O autor também nos ensina que a tese aceita atualmente para explicar a referida característica da relação de emprego descreve que a subordinação decorre de lei, tratando-se, pois, de uma subordinação jurídica. A tese atual superou a antiga teoria de subordinação técnica, que pressupunha que o empregador detinha todo o conhecimento técnico dos meios de produção. E superou também a teoria de subordinação econômica, que defendia a subordinação em razão da dependência do salário. Ocorre que tanto o empregado pode deter conhecimentos técnicos dos quais não dispõe o empregador como pode não depender unicamente daquela relação de emprego para o seu sustento. Por isso, ambas as teorias (técnica e econômica) não prevaleceram (CORREIA, 2021, p. 176).
Com efeito, as plataformas propagam um discurso de empreendedorismo e, assim, consideram seus motoristas como empresários de si mesmos. Essa ideia, já incorporada até mesmo por muitos trabalhadores, pressupõe que se trata de uma relação livre e autônoma, eminentemente civil, ou seja, sem a presença do elemento subordinação em sua concepção clássica.

=== DADOS REGISTRADOS ===
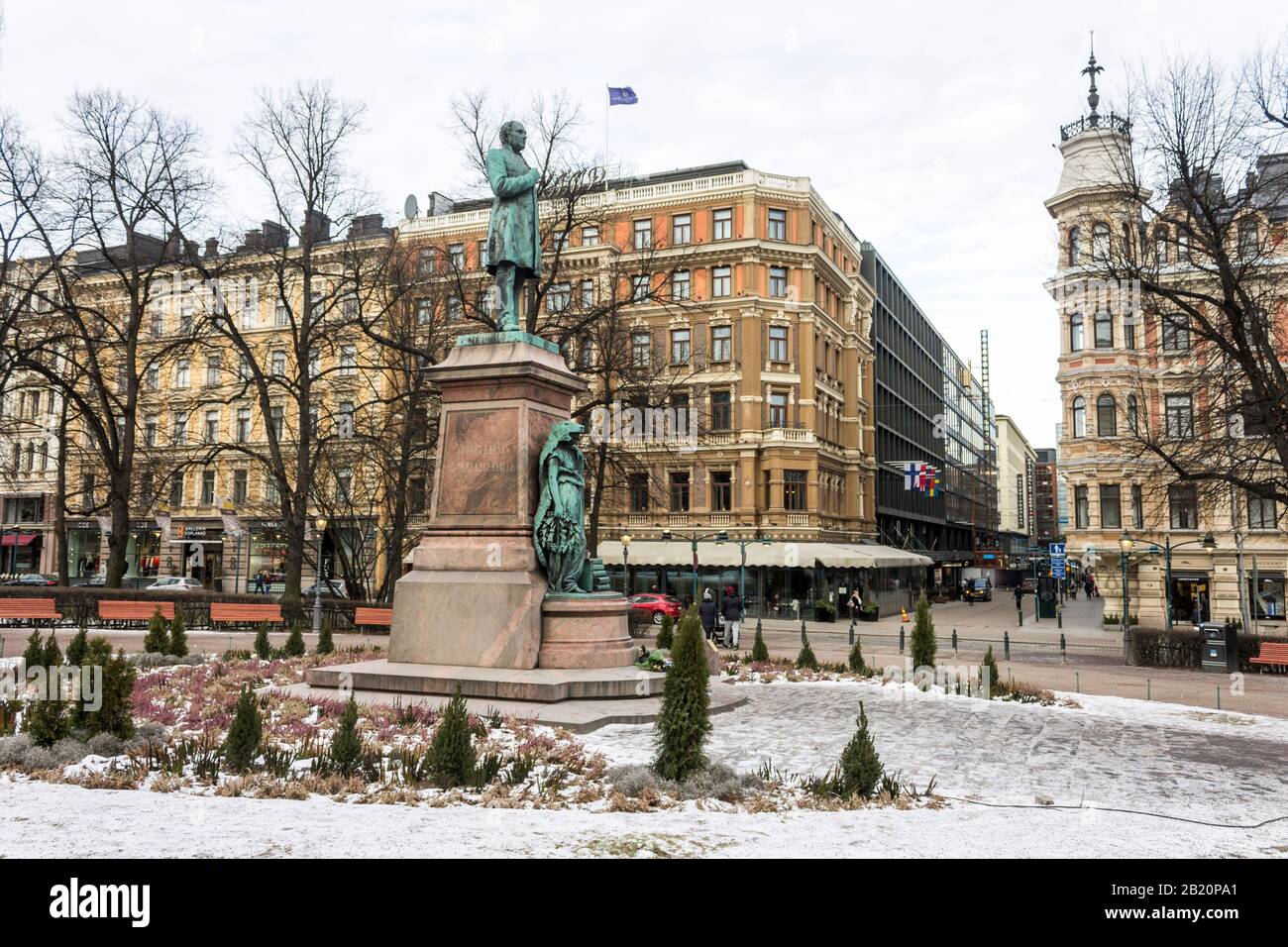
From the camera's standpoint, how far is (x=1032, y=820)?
7234mm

=== ENUNCIADO A ===
Reescreva a parte do trecho do documento que começa nas palavras "O autor também" e termina depois de "2021, p. 176).", substituindo "empregador" por "patrão".
=== ENUNCIADO B ===
Quais teorias sobre a subordinação na relação de emprego são citadas no trecho do documento?
=== ENUNCIADO C ===
Segundo o trecho do documento, por que as teorias da subordinação técnica e econômica não prevaleceram?
Responda com base somente no trecho do documento.

=== RESOLUÇÃO A ===
O autor também nos ensina que a tese aceita atualmente para explicar a referida característica da relação de emprego descreve que a subordinação decorre de lei, tratando-se, pois, de uma subordinação jurídica. A tese atual superou a antiga teoria de subordinação técnica, que pressupunha que o patrão detinha todo o conhecimento técnico dos meios de produção. E superou também a teoria de subordinação econômica, que defendia a subordinação em razão da dependência do salário. Ocorre que tanto o empregado pode deter conhecimentos técnicos dos quais não dispõe o patrão como pode não depender unicamente daquela relação de emprego para o seu sustento. Por isso, ambas as teorias (técnica e econômica) não prevaleceram (CORREIA, 2021, p. 176).

=== RESOLUÇÃO B ===
Subordinação jurídica, subordinação técnica e subordinação econômica.

=== RESOLUÇÃO C ===
Porque o empregado pode ter conhecimentos técnicos de que o empregador não dispõe. Além disso, ele pode não depender unicamente daquela relação de emprego para o seu sustento.